Exercise requirements:
Reproduce exactly, and only, the lines of the material below running from the line bearing "Vielseitiger multifunktionaler Ratschenhandgriff, dient" through the line bearing "Pads are not flushable". Leave any pictures out.

--------

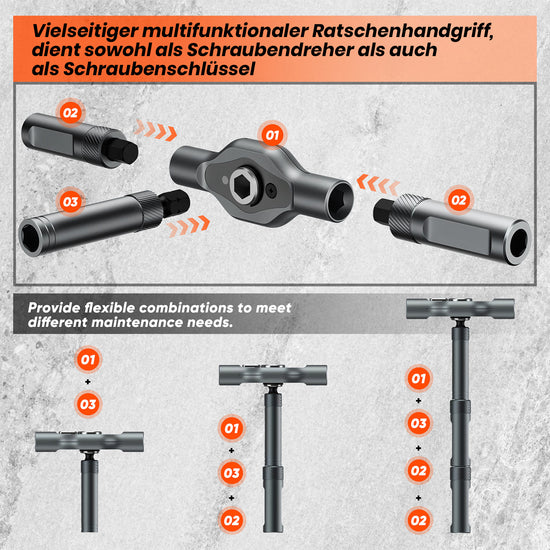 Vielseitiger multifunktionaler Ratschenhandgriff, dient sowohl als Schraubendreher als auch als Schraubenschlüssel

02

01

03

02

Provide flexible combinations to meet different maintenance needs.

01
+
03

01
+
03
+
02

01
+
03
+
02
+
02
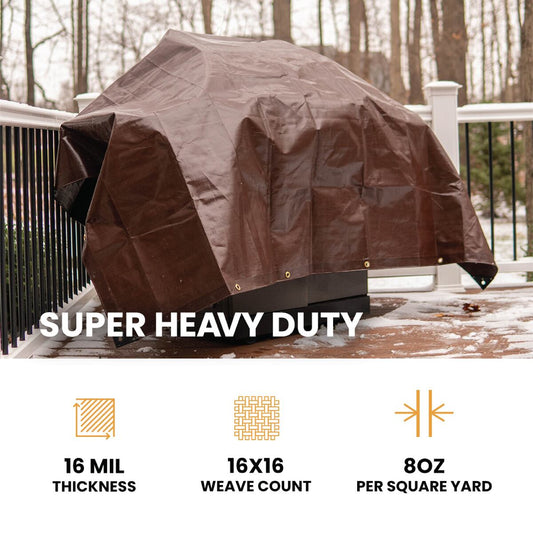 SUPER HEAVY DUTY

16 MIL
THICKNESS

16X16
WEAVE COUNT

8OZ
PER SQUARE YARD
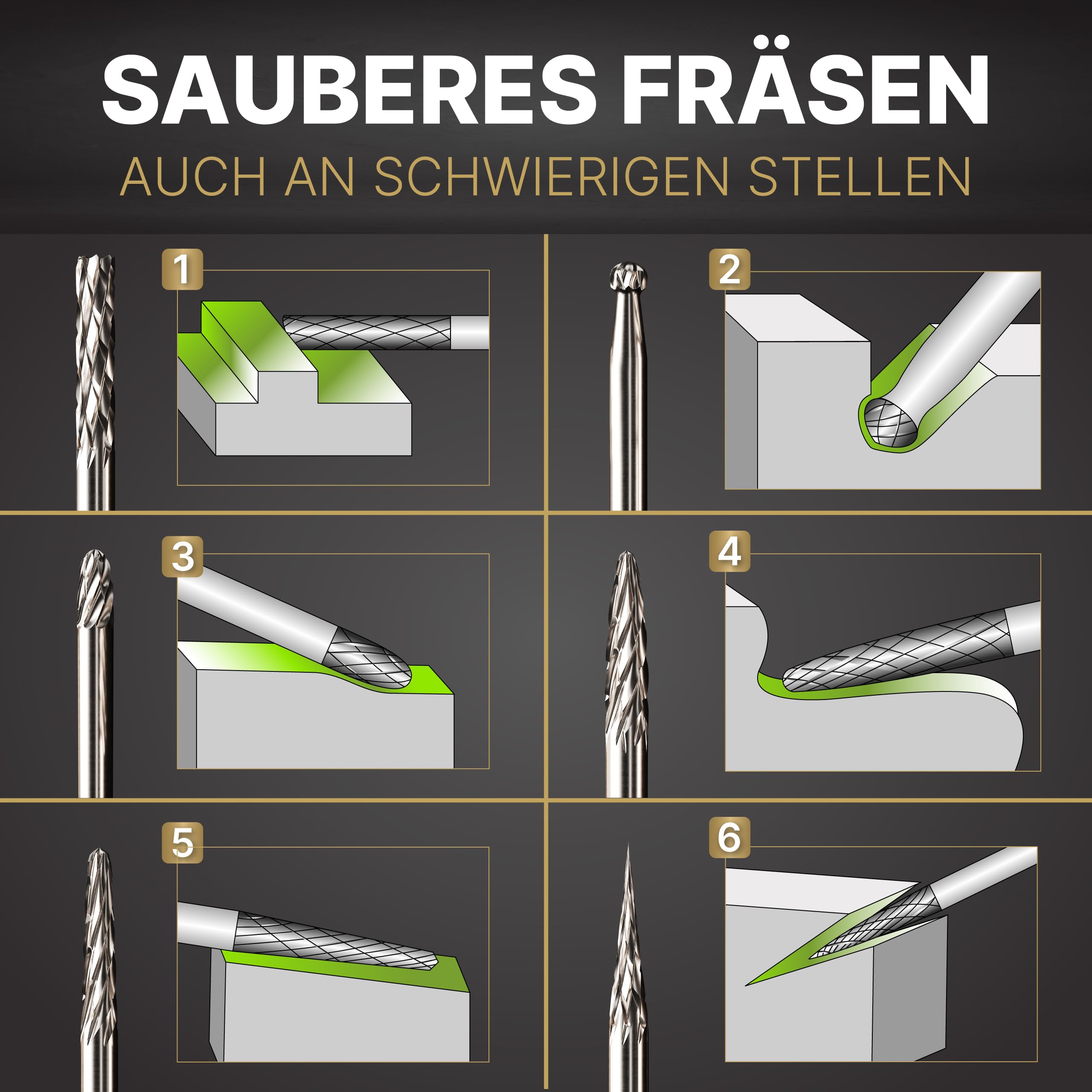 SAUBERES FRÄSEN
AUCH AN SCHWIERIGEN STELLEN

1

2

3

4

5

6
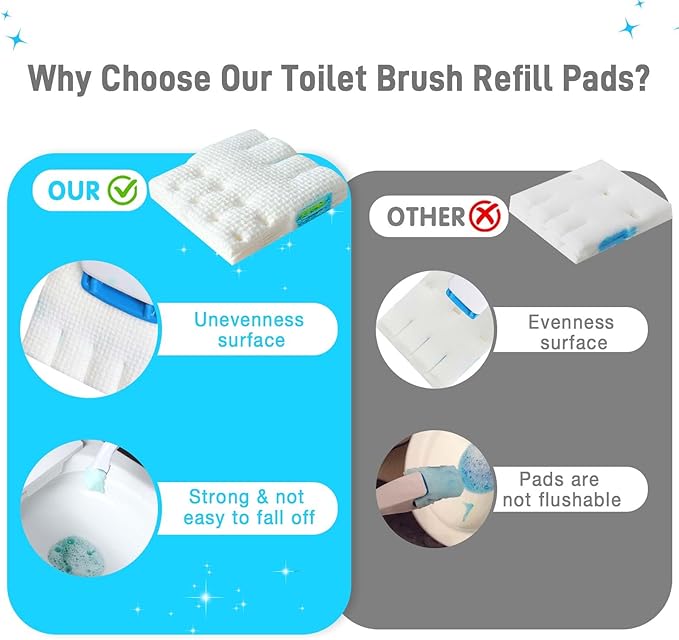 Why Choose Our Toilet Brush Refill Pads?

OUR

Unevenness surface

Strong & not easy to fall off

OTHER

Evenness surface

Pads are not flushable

--------

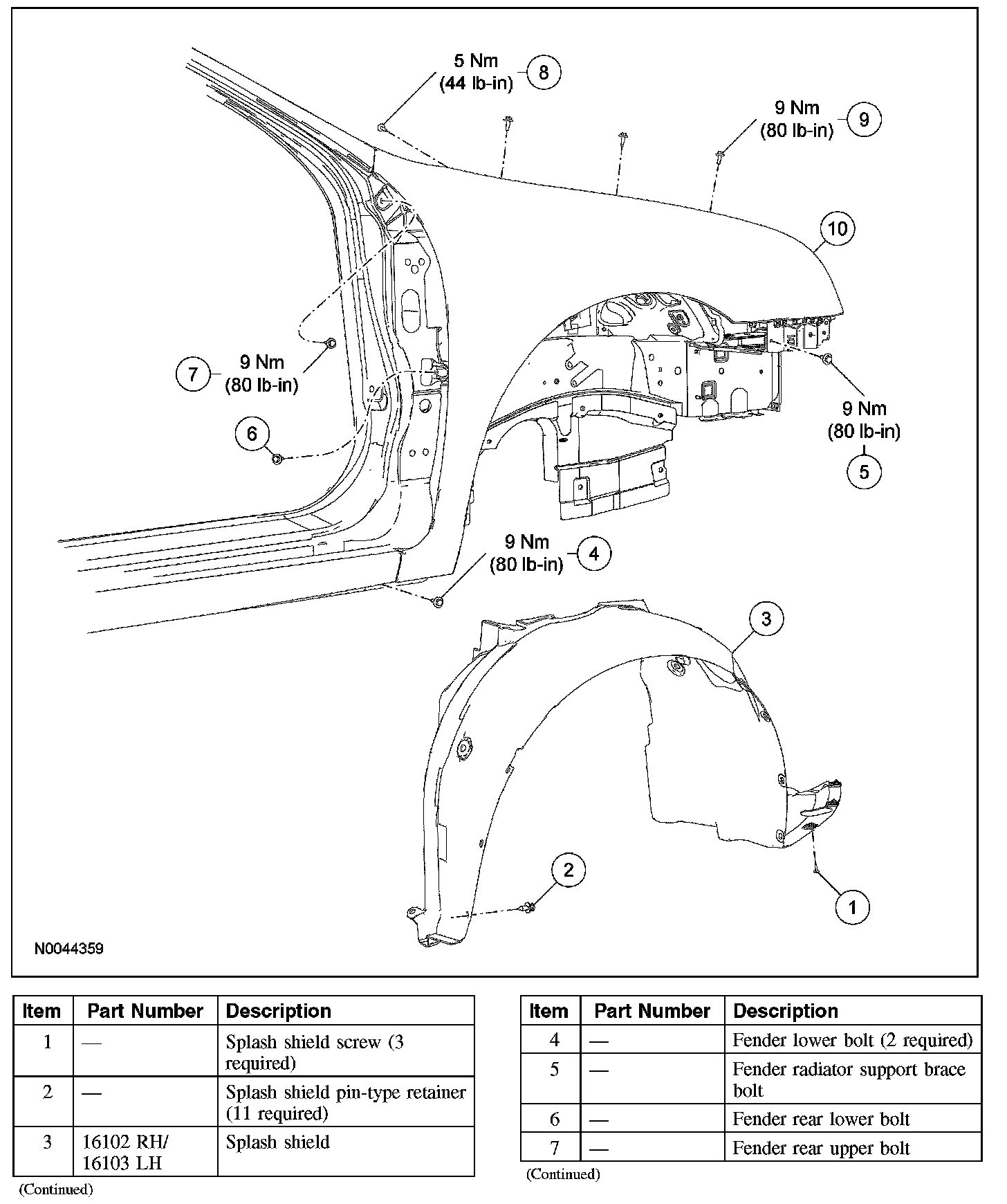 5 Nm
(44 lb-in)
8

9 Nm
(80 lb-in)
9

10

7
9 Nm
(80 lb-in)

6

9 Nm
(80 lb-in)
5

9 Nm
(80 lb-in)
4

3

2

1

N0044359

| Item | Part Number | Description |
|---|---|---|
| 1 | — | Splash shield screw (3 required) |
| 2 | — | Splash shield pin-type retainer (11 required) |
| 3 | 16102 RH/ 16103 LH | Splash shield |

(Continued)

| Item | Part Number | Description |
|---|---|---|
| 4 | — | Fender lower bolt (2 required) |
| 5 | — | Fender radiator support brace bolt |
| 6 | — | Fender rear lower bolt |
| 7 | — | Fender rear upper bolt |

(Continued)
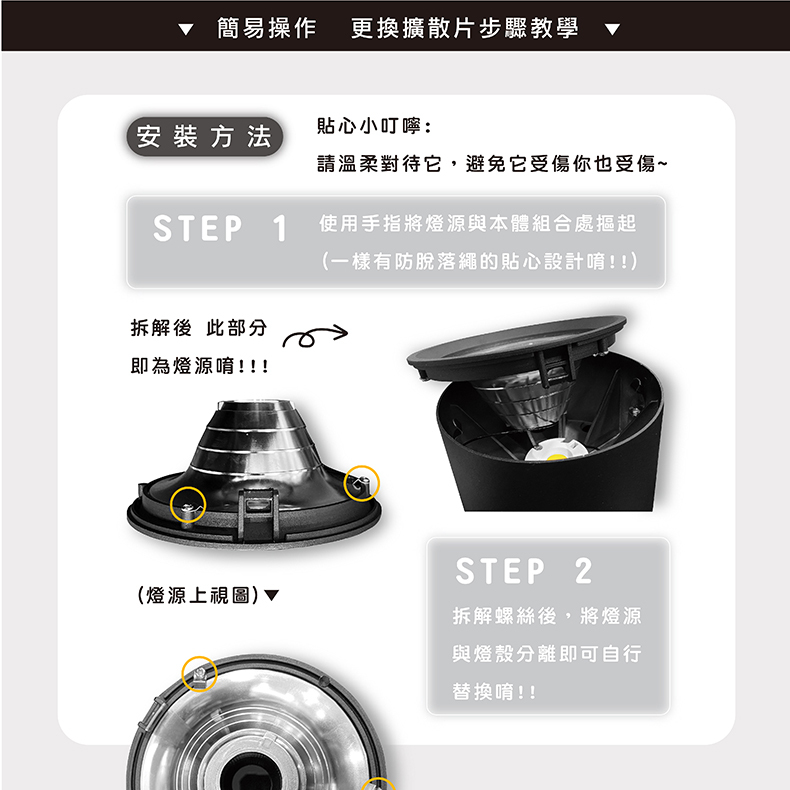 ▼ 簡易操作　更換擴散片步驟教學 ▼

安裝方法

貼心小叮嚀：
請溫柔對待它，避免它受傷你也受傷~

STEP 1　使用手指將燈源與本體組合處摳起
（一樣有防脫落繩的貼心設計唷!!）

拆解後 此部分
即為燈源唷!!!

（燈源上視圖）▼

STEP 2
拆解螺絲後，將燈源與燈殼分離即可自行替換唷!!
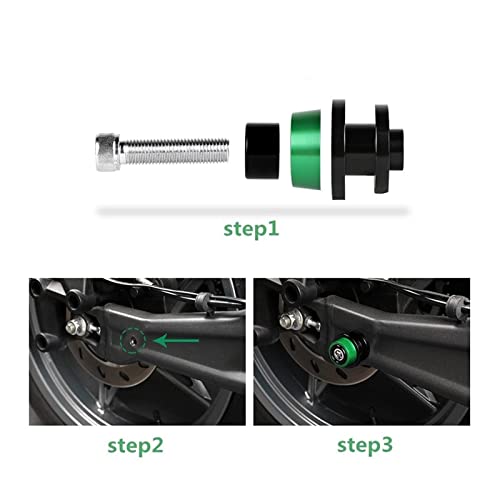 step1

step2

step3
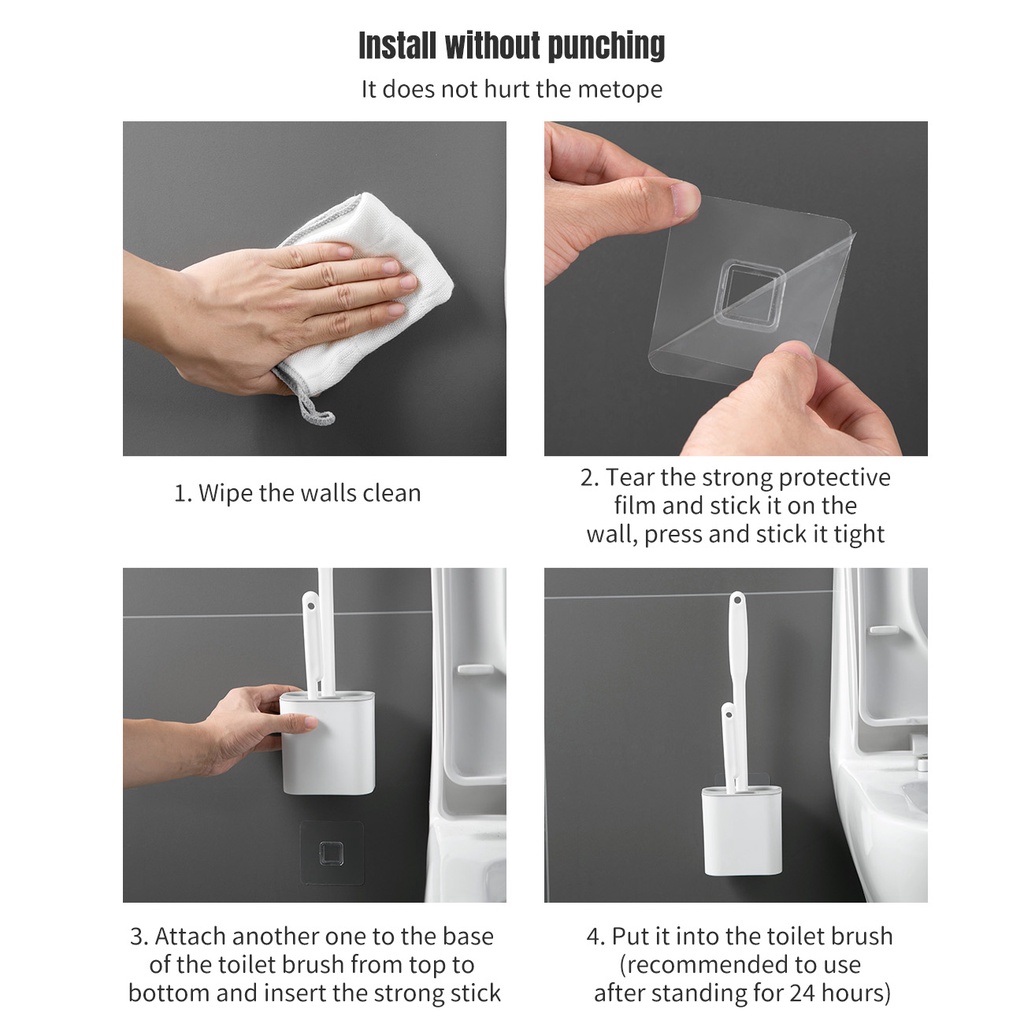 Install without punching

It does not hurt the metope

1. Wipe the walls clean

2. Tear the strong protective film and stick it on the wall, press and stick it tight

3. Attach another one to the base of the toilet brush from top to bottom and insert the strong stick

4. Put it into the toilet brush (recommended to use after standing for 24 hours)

--------

Answer section:
 Vielseitiger multifunktionaler Ratschenhandgriff, dient sowohl als Schraubendreher als auch als Schraubenschlüssel

02

01

03

02

Provide flexible combinations to meet different maintenance needs.

01
+
03

01
+
03
+
02

01
+
03
+
02
+
02
 SUPER HEAVY DUTY

16 MIL
THICKNESS

16X16
WEAVE COUNT

8OZ
PER SQUARE YARD
 SAUBERES FRÄSEN
AUCH AN SCHWIERIGEN STELLEN

1

2

3

4

5

6
 Why Choose Our Toilet Brush Refill Pads?

OUR

Unevenness surface

Strong & not easy to fall off

OTHER

Evenness surface

Pads are not flushable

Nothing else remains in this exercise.